Millennials Should Be Investing in Stocks, Not Cash

Yet so many Millennials are making a big financial mistake by parking most of their money in cash. Unfortunately, many Millennials are unaware of how much more stocks grow than cash or bonds over the long-term. Fortunately, some of them are figuring this out, but we older folks need to get the word out to more of them.

Here are some more eye-popping numbers you can use to convince them.

Suppose you contribute $5,500 (the regular maximum allowed) a year to an IRA. If you park your money in cash — let’s say 30-day Treasury bills — after 40 years your stash will have grown to over $500,000 if it grows at the same historical average rate. But if you put it to work in an S&P 500 Index fund, it will be worth almost $4 million after 40 years at the historical rate of return.

Given their young ages (and assuming they take a long-term view of their investments), Millennials should have most of their investable assets in stocks, stock mutual funds and/or stock ETFs. There are thousands of stock mutual funds and ETFs available, and Internet-savvy Millennials should have no trouble finding them.

Even if they pick a mediocre fund, the difference is staggering. They just need to know that cash is one of their worst possible choices. They need to understand that even though stocks can be volatile in the short-term, they have been among the very best investments over the long-term.

Millennials Who Do Invest in Stocks Flock to “Target Date” Funds

Mutual fund and ETF giant Vanguard released a new study last month which found that among Millennials who do invest beyond cash, most put their money in stocks.
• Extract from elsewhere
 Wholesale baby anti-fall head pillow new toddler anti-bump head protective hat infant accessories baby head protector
And specifically, most prefer so-called “target-date” funds.

Target-date funds are mutual funds or ETFs that are designed to invest in stocks and bonds that are in allocations deemed to be appropriate as one’s age advances toward retirement. In one’s earlier years, the allocation is heavier toward stocks; as one approaches retirement, the allocation is heavier toward bonds.

I am not a huge fan of target-date funds, but most are a great improvement over keeping your money in cash. So it’s no surprise to me that most Millennials who do invest beyond cash put their money in target-date funds. They’re widely available, easy to understand and you can pick one that corresponds with your expected retirement date.
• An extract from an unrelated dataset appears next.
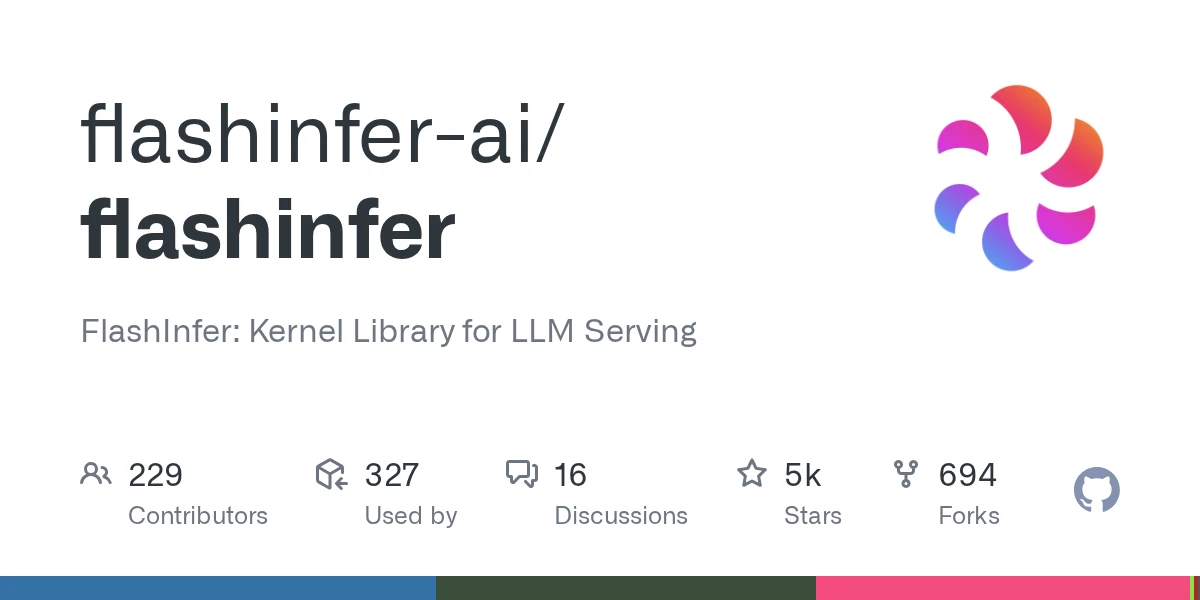 FlashInfer - Open Source | AIWire | AIWire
According to the recent Vanguard study, 82% of IRA plan participants younger than 25 allocated their stock portfolio to target-date funds, while 67% of those between 25 and 34 were invested in these age-related funds. That’s huge!

While it is encouraging to see that more Millennials are realizing that stocks are far better than cash over the long-term, the recent Vanguard study found that 66% (two-thirds) of Millennials still feel that keeping their money in cash, or maybe buying a house, is the best way to go.

If you know Millennials who are sitting on a pile of cash, do them a favor and refer them to Halbert Wealth Management. We have several professionally managed investment strategies that can help get them on the right track.

2 Responses to Millennials Obsessed With Keeping Money In Cash

  1. This is relative to the article about all the new jobs. I have two children, 44 and 49 who have experienced “age discrimination” (the 49 y/o) and reverse discrimination. The 44 y/o had worked in banking over 20 yrs, never been fired, couldn’t even get an interview because she didn’t speak Spanish (her community is now over 50% Mexican). My 49 y/o son has been in Supply Chain management for 25+ yrs, was laid off over a yr ago, works the internet every day, can’t get an interview and all lower-level jobs won’t consider him because he’s too “overqualified” (Costco, Bucees, Tractor Supply etc.). He’s working hard to find something, even landscaping – same answer, “too overqualified, we’d train you and lose you”.

  2. At this stage of the economic cycle I would encourage millennials to keep a large percentage of liquid assets (cash). When the market next tanks they will be in a better positions to buy all the distressed assets their boomer parents will unload in a panic.